Less well-known is the still unfolding crisis near the western Siberian city of Chelyabinsk. The Mayak complex 50 miles north of Chelyabinsk was the heart of the Soviet nuclear weapons production system throughout the Cold War. Three disasters with Mayak's nuclear waste--in 1946, 1957 and 1967--have caused cumulative damages comparable to, and probably worse than, the Chernobyl meltdown. Even today, some 100 million curies of radioactivity, including six Chernobyls' worth of strontium 90 and cesium 137, remain in Mayak's Lake Karachay, which scientists from the U.S.-based Natural Resources Defense Council have called "the most polluted spot on Earth." The groundwater is already contaminated, and the area is subject to cyclones and earthquakes that could further spread the radioactivity.

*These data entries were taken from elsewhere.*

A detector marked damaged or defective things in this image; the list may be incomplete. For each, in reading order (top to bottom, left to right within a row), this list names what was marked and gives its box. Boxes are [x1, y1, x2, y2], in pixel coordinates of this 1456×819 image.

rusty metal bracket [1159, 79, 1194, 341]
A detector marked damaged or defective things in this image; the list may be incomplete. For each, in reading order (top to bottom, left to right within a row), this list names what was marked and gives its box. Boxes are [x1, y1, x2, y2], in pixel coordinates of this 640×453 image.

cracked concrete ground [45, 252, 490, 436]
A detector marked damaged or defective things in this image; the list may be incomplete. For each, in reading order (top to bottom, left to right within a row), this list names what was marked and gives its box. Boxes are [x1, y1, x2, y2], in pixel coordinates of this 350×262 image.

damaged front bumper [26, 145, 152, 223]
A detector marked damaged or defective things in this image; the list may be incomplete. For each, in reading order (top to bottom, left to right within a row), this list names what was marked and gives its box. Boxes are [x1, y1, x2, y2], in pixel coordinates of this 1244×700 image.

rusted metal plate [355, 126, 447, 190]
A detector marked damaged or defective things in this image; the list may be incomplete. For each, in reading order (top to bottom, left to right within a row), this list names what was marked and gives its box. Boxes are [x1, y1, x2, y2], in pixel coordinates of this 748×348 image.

Rivaling Chelyabinsk is the Kola Peninsula in northwestern Russia, near the border with Norway. During the Cold War, the harbors of Kola were home to the Soviet Union's Northern Fleet, which dumped used submarine reactors, spent fuel and other nuclear debris into the sea with abandon. The waters now contain two-thirds of all the nuclear waste dumped into the world's oceans.

The problems at Kola came to light through the work of Alexander Nikitin, a former naval captain who co-authored with the Bellona Foundation, a Norwegian environmental group, a report documenting the potential for trouble. Though Nikitin's report relied only on previously published information, the Federal Security Police (FSB) arrested him in 1996 and imprisoned him on charges of treason and divulging state secrets. He was acquitted last December.

Putin, who headed the FSB in 1998 and 1999, defended the FSB's aggressive stance toward Nikitin and other environmentalists, asserting last year that environmental groups provide convenient cover for foreign spies. But Putin's May 17 decree suggests that his real concern is not that environmentalists will compromise state security, but that their efforts will elevate ecological purity over the speedy resource development that the Russian leader believes his country needs.

There is still time for Putin to reverse his anti-environmental initiatives. When biologist Alexei Yablokov, a leading figure in Russia's environmental movement, gave Putin a letter from members of the Russian Academy of Sciences urging restoration of the State Committee, the Russian president responded that he would think about it. But he assigned the review of his decision to Boris Yatskevich, who, as minister of natural resources, is unlikely to reverse course without pressure.

Russian environmentalists, with their referendum drive, are doing their part. Outsiders, alas, are not. So far, the only official criticism of Putin's decree has been an "expression of concern" endorsed by the environmental ministers of the Nordic countries at a meeting last month. President Clinton declined to raise the subject in his speech to the Russian Duma in June. Surely the elimination of environmental oversight in one of the most polluted, militarily potent nations on earth deserves more attention than that.